## Exercise:
Transcribe, exactly and without pictures, the lines below from the line with "Soulcaster 1 sales Thru Dec 19" to the line with "Learn to Crochet", both ends included, and no others.

## The data:
◆ ◆ ◆ ◆ ◆

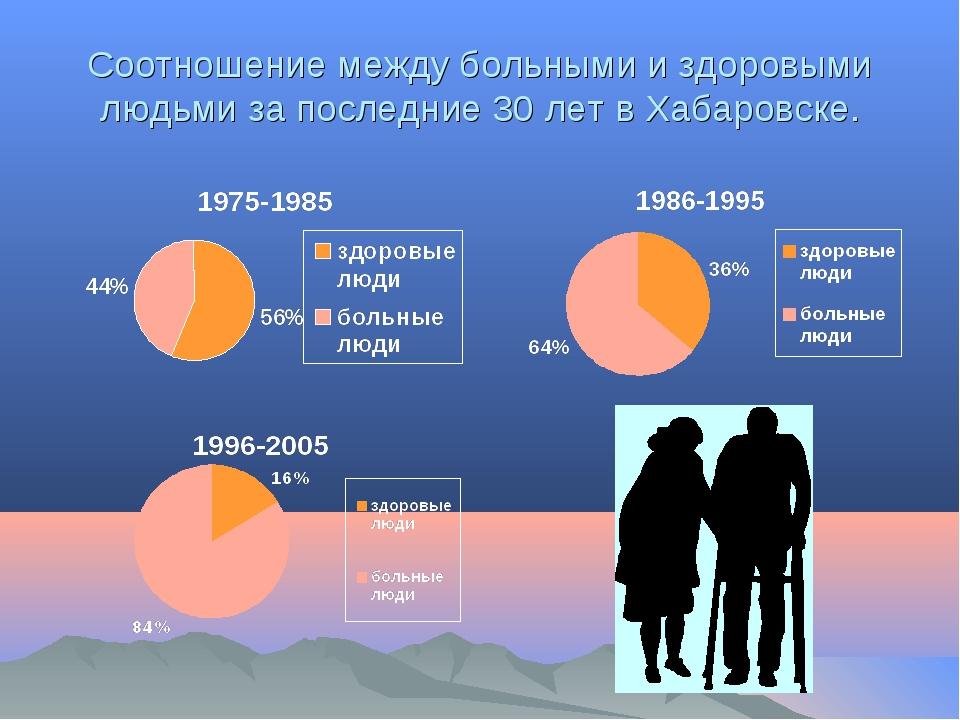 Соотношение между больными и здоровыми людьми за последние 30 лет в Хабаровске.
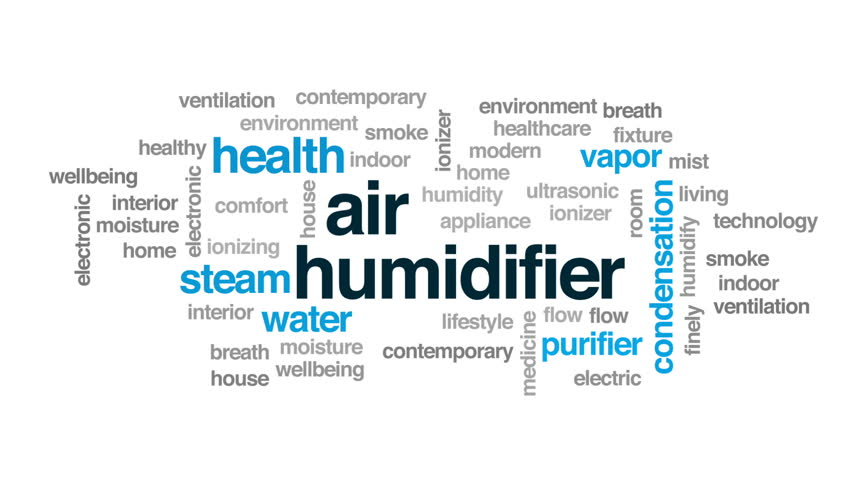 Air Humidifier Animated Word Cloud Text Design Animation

◆ ◆ ◆ ◆ ◆

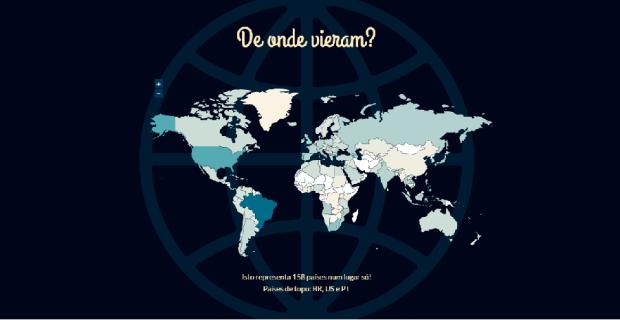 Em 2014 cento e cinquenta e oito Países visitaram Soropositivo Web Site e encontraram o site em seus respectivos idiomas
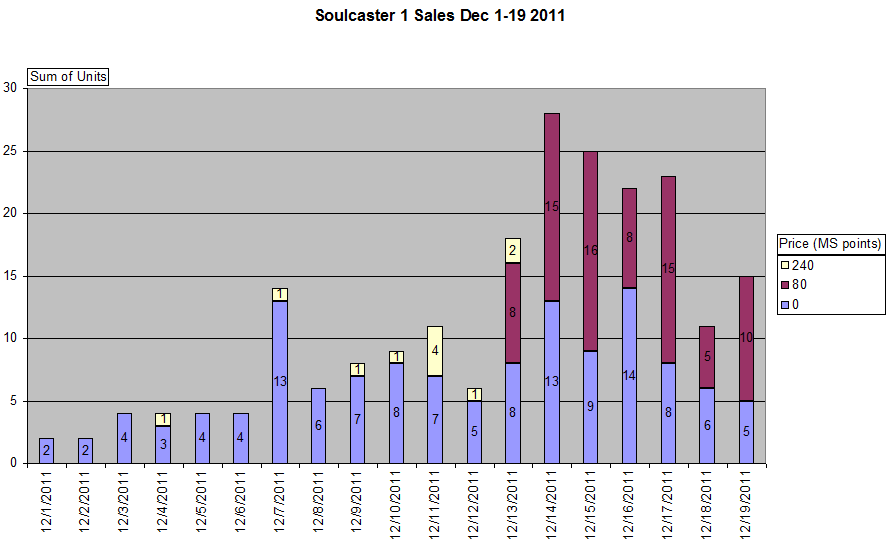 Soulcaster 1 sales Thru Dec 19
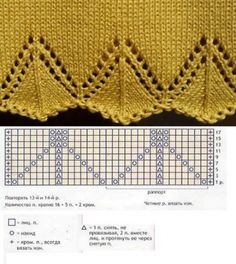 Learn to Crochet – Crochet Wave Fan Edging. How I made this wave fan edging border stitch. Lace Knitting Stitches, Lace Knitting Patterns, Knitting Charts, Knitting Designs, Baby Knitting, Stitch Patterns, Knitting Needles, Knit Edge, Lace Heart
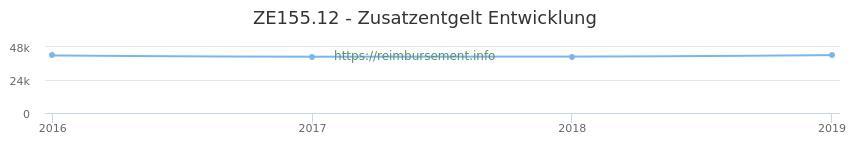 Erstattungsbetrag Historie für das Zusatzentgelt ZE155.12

◆ ◆ ◆ ◆ ◆

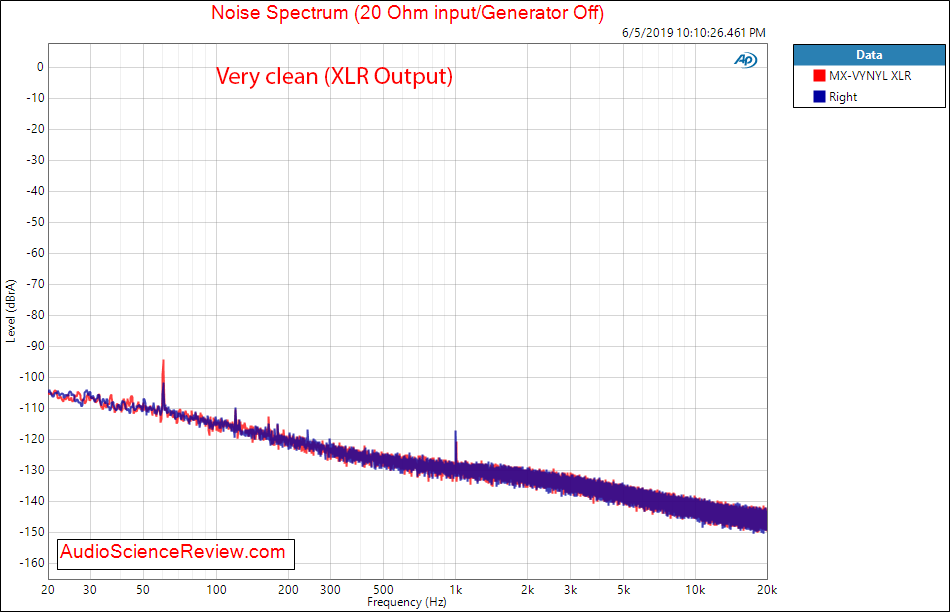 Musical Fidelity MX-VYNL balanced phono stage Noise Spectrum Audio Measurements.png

◆ ◆ ◆ ◆ ◆

## Output of the exercise:
 Soulcaster 1 sales Thru Dec 19
 Learn to Crochet – Crochet Wave Fan Edging. How I made this wave fan edging border stitch. Lace Knitting Stitches, Lace Knitting Patterns, Knitting Charts, Knitting Designs, Baby Knitting, Stitch Patterns, Knitting Needles, Knit Edge, Lace Heart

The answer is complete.